Ecco allora American Sniper, in uscita in Italia il primo gennaio. È la storia (vera) di Chris Kyle, cecchino dei Navy Seals in Iraq. Nel corso di quattro missioni, Kyle divenne per la sua micidiale abilità una vera leggenda. Come racconta Eastwood, il militare «Faceva quello che chiamano un lavoro copertura: uno che viene chiamato a proteggere i marine, i Navy Seals, i soldati dei vari rami dell’esercito. Andava dove avevano bisogno di cecchini, li chiamano quando succede qualcosa di drammatico. Dicono che abbia ucciso 160 persone ma forse erano molte di più. Pensava di fare la cosa giusta anche se era pieno di dubbi, è normale quando fai quel tipo di lavoro, a volte ti chiedi che cosa stai facendo. Nel film, altri personaggi mettono in discussione la moralità della guerra ma Chris è sempre messo nella posizione di doverla difendere, anche se non è mai sicuro. Questo vuol dire che sia un eroe? Non so».

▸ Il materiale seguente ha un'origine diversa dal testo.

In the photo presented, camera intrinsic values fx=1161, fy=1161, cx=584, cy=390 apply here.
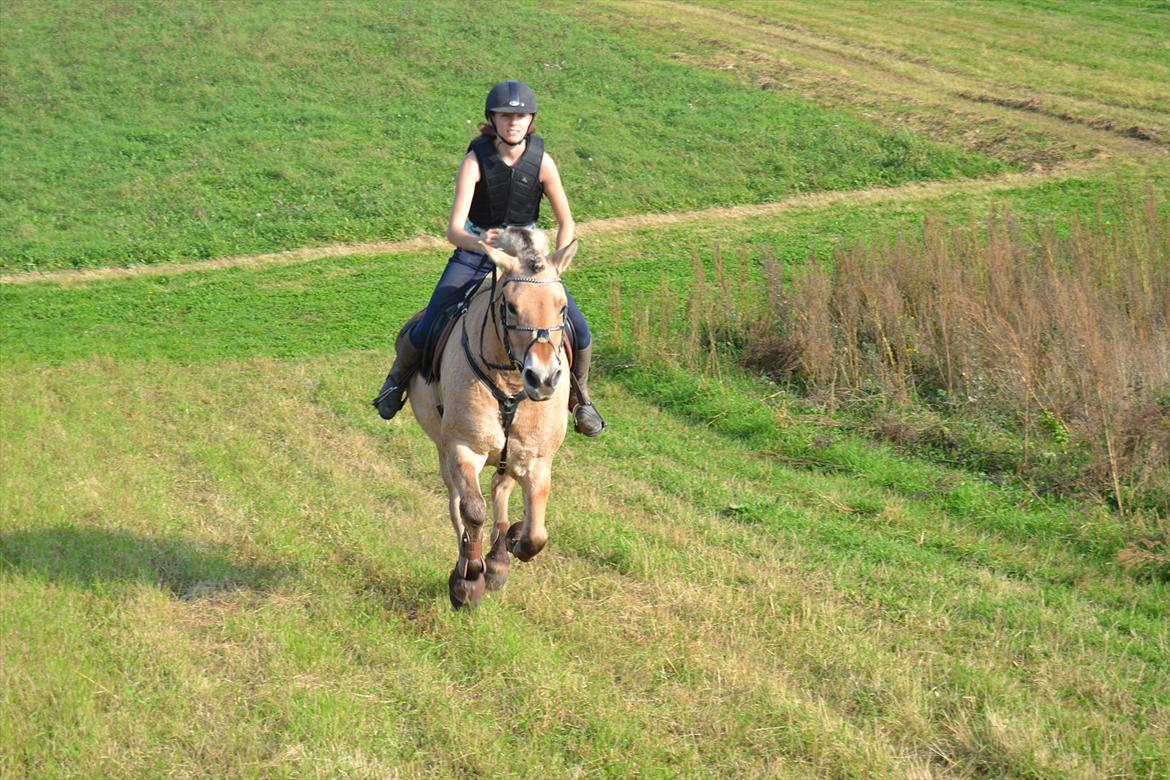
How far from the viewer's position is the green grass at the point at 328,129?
25.4 metres

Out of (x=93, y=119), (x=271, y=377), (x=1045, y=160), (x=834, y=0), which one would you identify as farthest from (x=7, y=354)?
(x=834, y=0)

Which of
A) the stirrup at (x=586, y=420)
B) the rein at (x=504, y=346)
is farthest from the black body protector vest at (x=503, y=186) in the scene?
the stirrup at (x=586, y=420)

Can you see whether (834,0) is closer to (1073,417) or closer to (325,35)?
(325,35)

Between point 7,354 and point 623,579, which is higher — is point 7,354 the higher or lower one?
the lower one

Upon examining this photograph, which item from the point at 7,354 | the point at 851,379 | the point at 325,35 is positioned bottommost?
the point at 7,354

Basandosi sull’autobiografia di Kyle, il regista ha voluto raccontare non solo i combattimenti ma anche (e soprattutto) il tormentato ritorno alla normalità, alla vita familiare. Un intreccio di gioia e incubi, sollievo e angosce. Silenzi. È la parte più sofferta e difficile. Più vera. «American Sniper per me è stato interessante perché sono entrato anche nel dramma della famiglia che si affianca a quello della guerra, c’erano molti aspetti, in questa storia, che avevo voglia di indagare, ad esempio in che modo Chris e sua moglie abbiano tenuto in piedi il loro matrimonio nonostante gli anni che lui ha trascorso al fronte». Il risultato è un film duro e lirico. Un grande film. Sconsigliato ai guerrafondai da operetta e ai pacifisti d’ogni tinta. Grazie Clint.